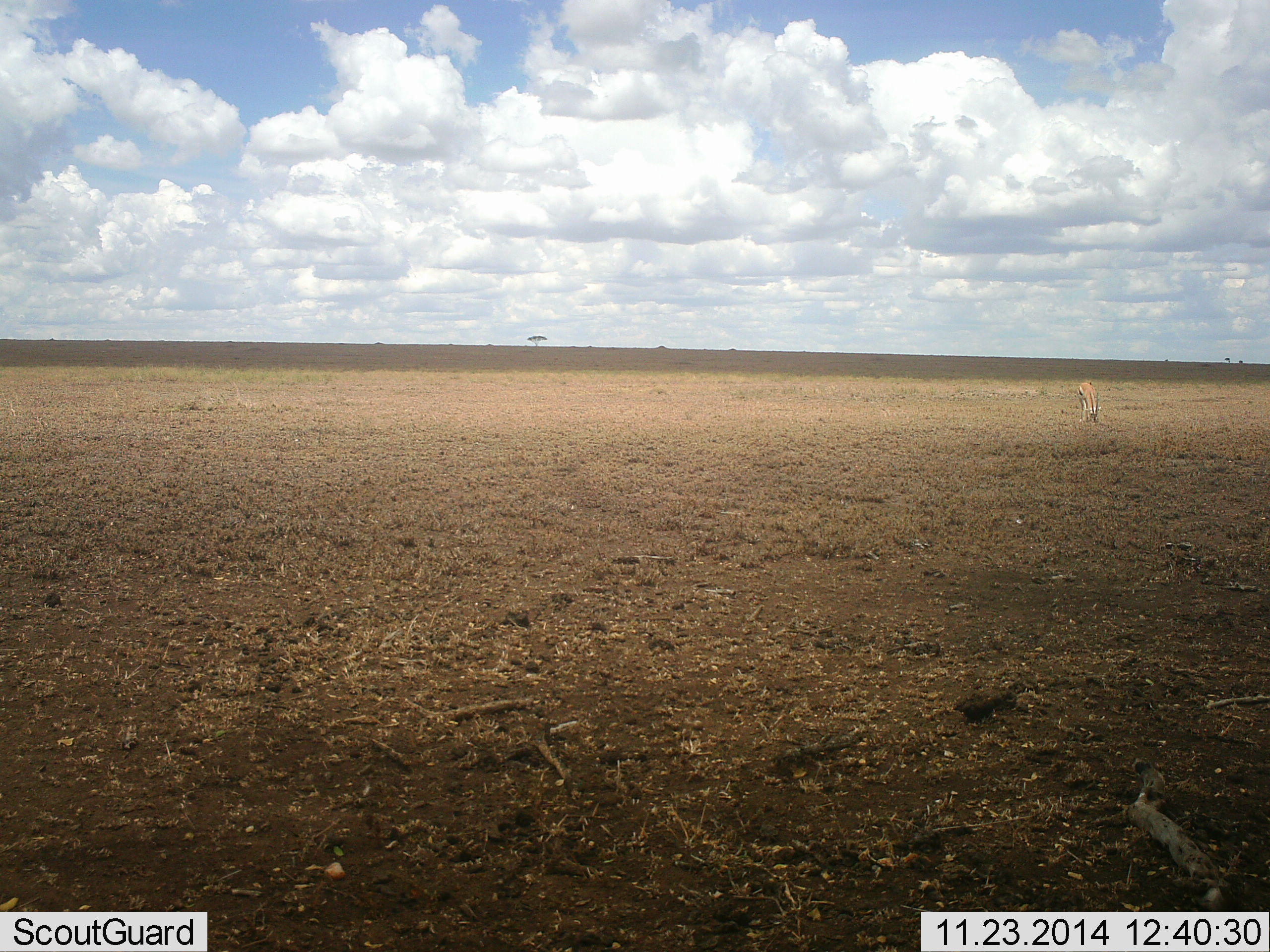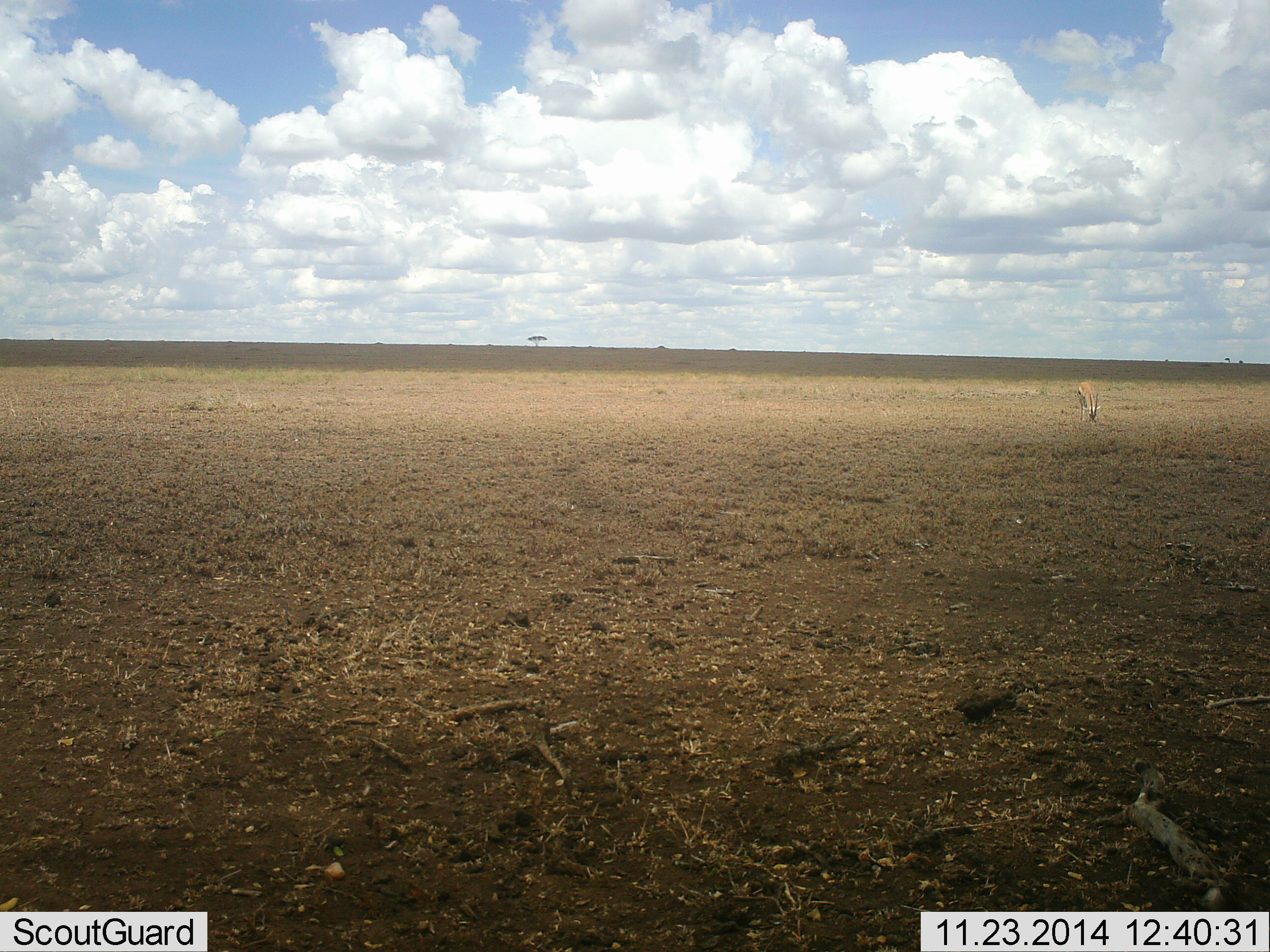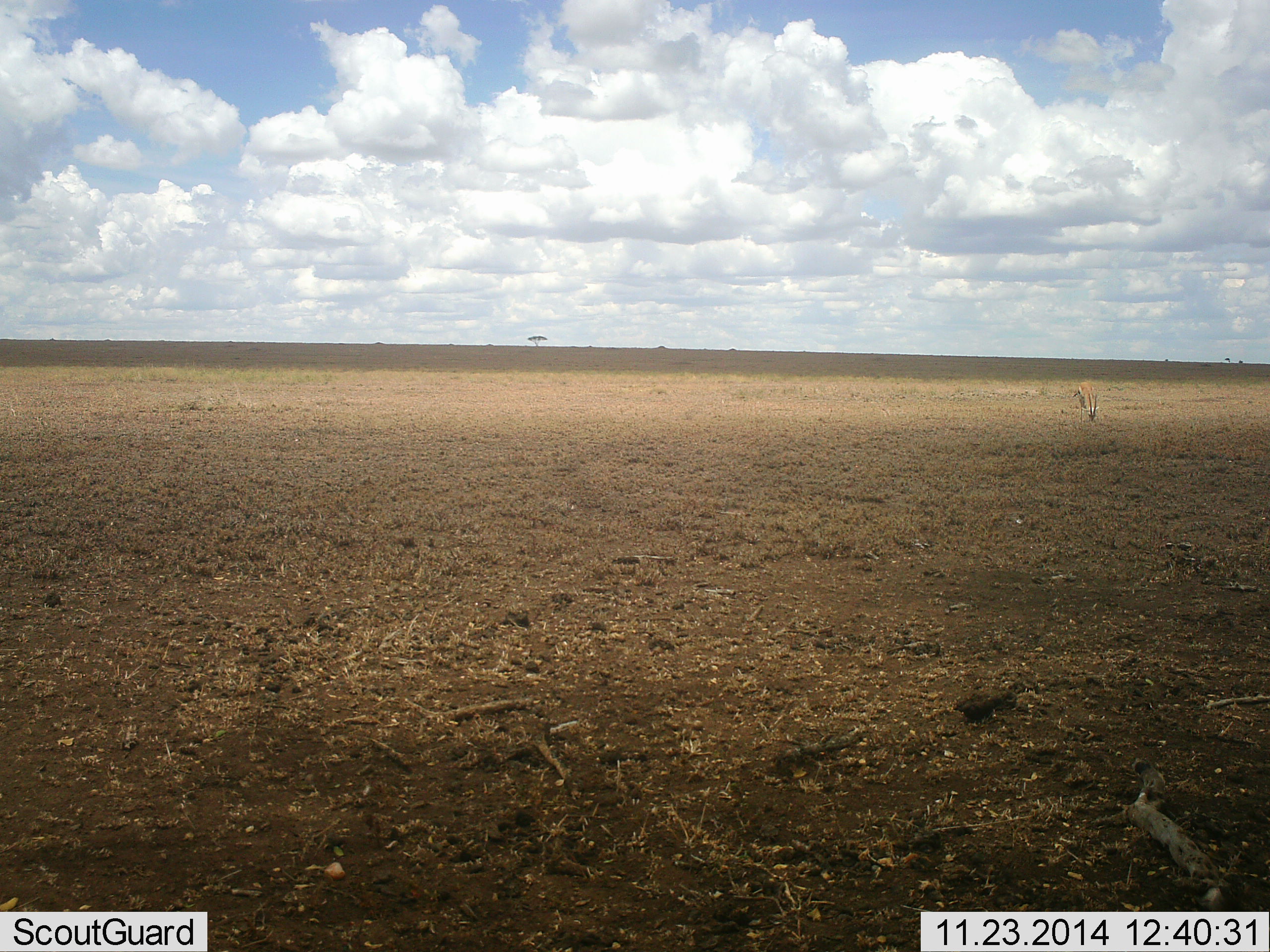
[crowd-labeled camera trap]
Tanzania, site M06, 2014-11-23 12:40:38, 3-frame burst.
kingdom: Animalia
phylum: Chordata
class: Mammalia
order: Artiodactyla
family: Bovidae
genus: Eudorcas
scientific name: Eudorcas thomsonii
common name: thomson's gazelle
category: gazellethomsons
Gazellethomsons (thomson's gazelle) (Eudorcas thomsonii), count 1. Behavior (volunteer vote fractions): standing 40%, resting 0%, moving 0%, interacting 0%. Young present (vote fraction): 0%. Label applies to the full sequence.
◆ ◆ ◆
The data above, line by line: transcribe it exactly and drop the pictures.

▶ **TASK OUTPUT**:
[crowd-labeled camera trap]
Tanzania, site M06, 2014-11-23 12:40:38, 3-frame burst.
kingdom: Animalia
phylum: Chordata
class: Mammalia
order: Artiodactyla
family: Bovidae
genus: Eudorcas
scientific name: Eudorcas thomsonii
common name: thomson's gazelle
category: gazellethomsons
Gazellethomsons (thomson's gazelle) (Eudorcas thomsonii), count 1. Behavior (volunteer vote fractions): standing 40%, resting 0%, moving 0%, interacting 0%. Young present (vote fraction): 0%. Label applies to the full sequence.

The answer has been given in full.